20.1 Bestemmingsomschrijving
De voor 'Leiding - Hoogspanningsverbinding' aangewezen gronden zijn, behalve voor de andere daar voorkomende bestemming(en), mede bestemd voor de aanleg, het beheer en het onderhoud van een bovengrondse 150 kV-hoogspanningsverbinding met een belemmeringenstrook van 20 meter aan weerszijden van de hartlijn van de verbinding.
Voor zover de gronden tevens zijn gelegen binnen de aangewezen dubbelbestemmingen en aanduidingen zijn mede de desbetreffende regels van toepassing, met inachtneming van de voorrangsregels uit artikel 33.1.
20.3 Afwijken van de bouwregels
Burgemeester en wethouders kunnen een omgevingsvergunning verlenen voor afwijking van het bepaalde in artikel 20.2, ten behoeve van het bouwen van gebouwen of bouwwerken, geen gebouw zijnde op de voor 'Leiding - Hoogspanningsverbinding' aangewezen gronden, mits:
-
a. de belangen en de veiligheid van de in artikel 20.1 bedoelde hoogspanningsverbinding niet worden geschaad;
-
b. geen schade wordt of kan worden toegebracht aan de bedrijfsveiligheid van de artikel 20.1 bedoelde hoogspanningsverbinding;
-
c. vooraf schriftelijk advies wordt ingewonnen bij de betreffende leidingbeheerder;
-
d. bebouwing mogelijk is op grond van de onderliggende bestemming.

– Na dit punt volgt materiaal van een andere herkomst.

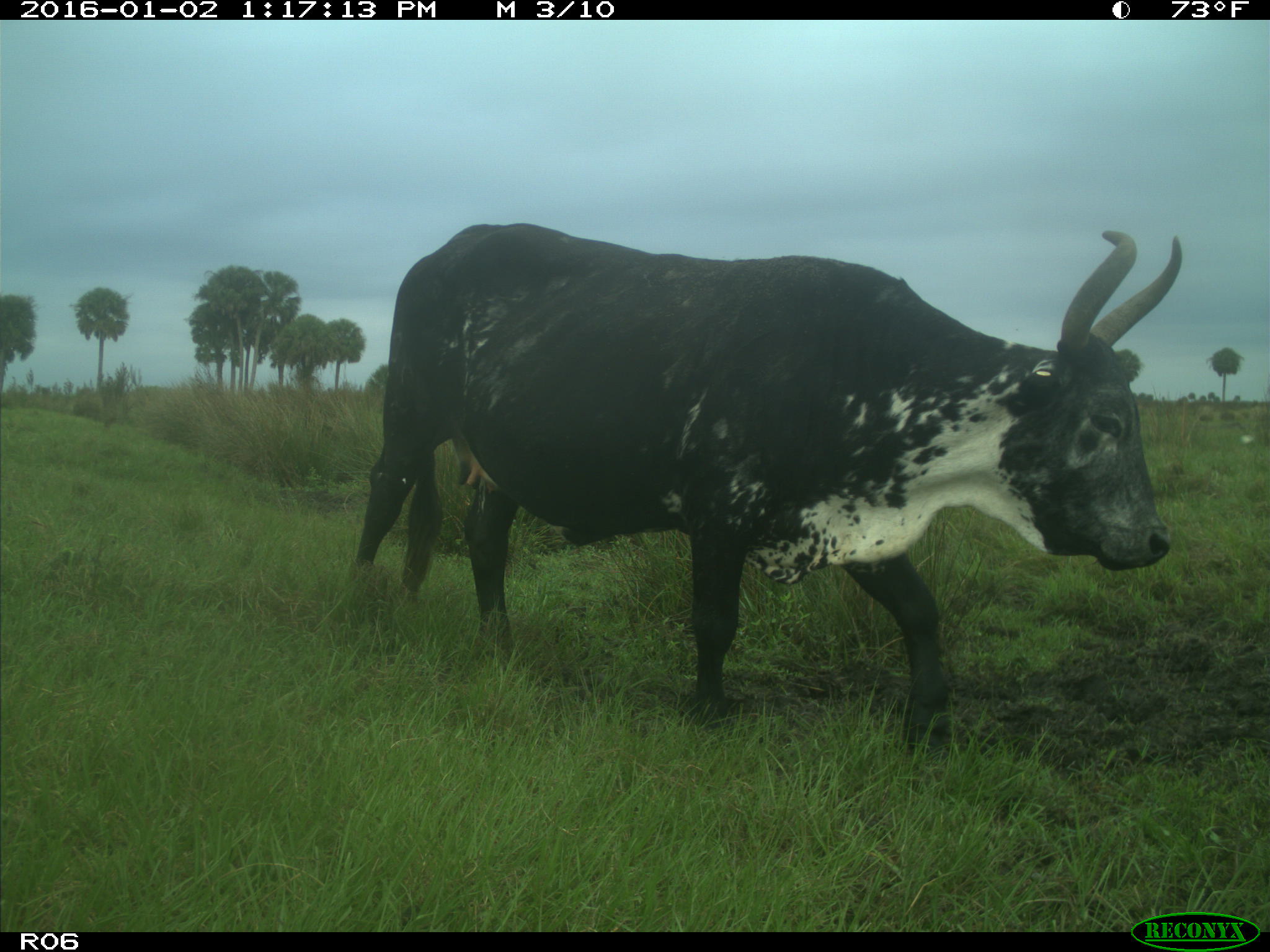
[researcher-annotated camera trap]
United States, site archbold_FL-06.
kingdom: Animalia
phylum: Chordata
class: Mammalia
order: Artiodactyla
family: Bovidae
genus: Bos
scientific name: Bos taurus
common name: domestic cow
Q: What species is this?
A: Bos taurus (domestic cow).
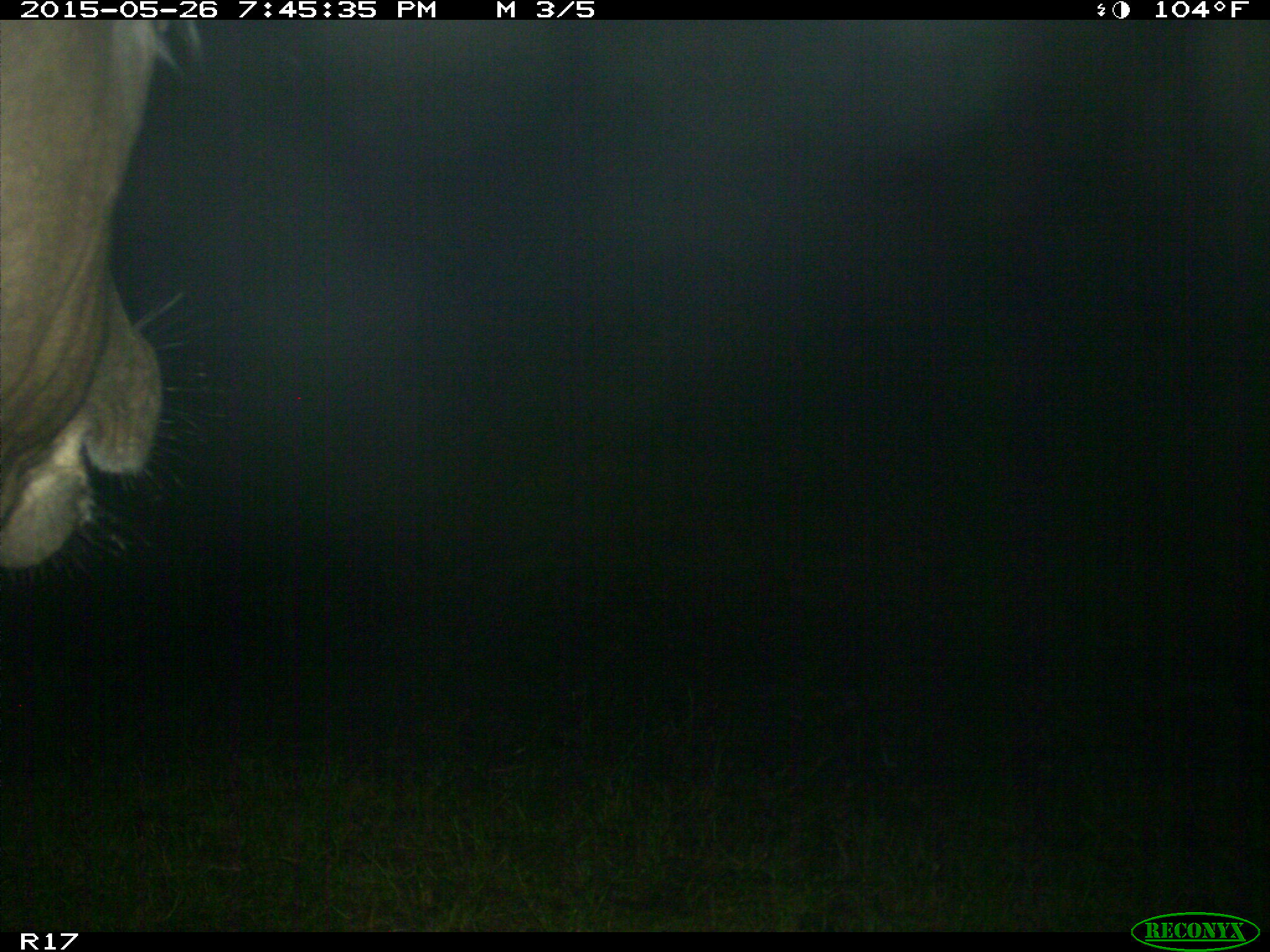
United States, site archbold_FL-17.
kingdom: Animalia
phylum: Chordata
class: Mammalia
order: Artiodactyla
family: Bovidae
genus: Bos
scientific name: Bos taurus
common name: domestic cow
Bos taurus (domestic cow).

20.4 Omgevingsvergunning voor het uitvoeren van werken, geen bouwwerken zijnde, of van werkzaamheden
20.4.1 Vergunningplicht
Het is verboden op of in de voor 'Leiding - Hoogspanningsverbinding' aangewezen gronden zonder of in afwijking van een omgevingsvergunning (voorheen: aanlegvergunning) van burgemeester en wethouders de volgende werken, geen bouwwerk zijnde of werkzaamheden uit te voeren:
-
a. het aanbrengen van beplantingen en bomen;
-
b. het aanleggen van wegen of paden en het aanbrengen van andere oppervlakteverhardingen;
-
c. het indrijven van voorwerpen in de bodem;
-
d. het uitvoeren van grondbewerkingen, waartoe worden gerekend afgraven, ontginnen en ophogen;
-
e. het aanleggen, vergraven, verruimen of dempen van sloten, vijvers en andere wateren;
-
f. het permanent opslaan van goederen.
20.4.2 Uitzonderingen
Het verbod als bedoeld in artikel 20.4.1 is niet van toepassing, indien de werkzaamheden of werken:
-
a. die verband houden met de aanleg van de betreffende bovengrondse hoogspanningsleiding;
-
b. die reeds in uitvoering zijn op het moment van het van kracht worden van het plan;
-
c. die het normale onderhoud ten aanzien van de verbinding en de belemmerde strook of ten aanzien van de functies van de andere voorkomende bestemming(en) betreffen.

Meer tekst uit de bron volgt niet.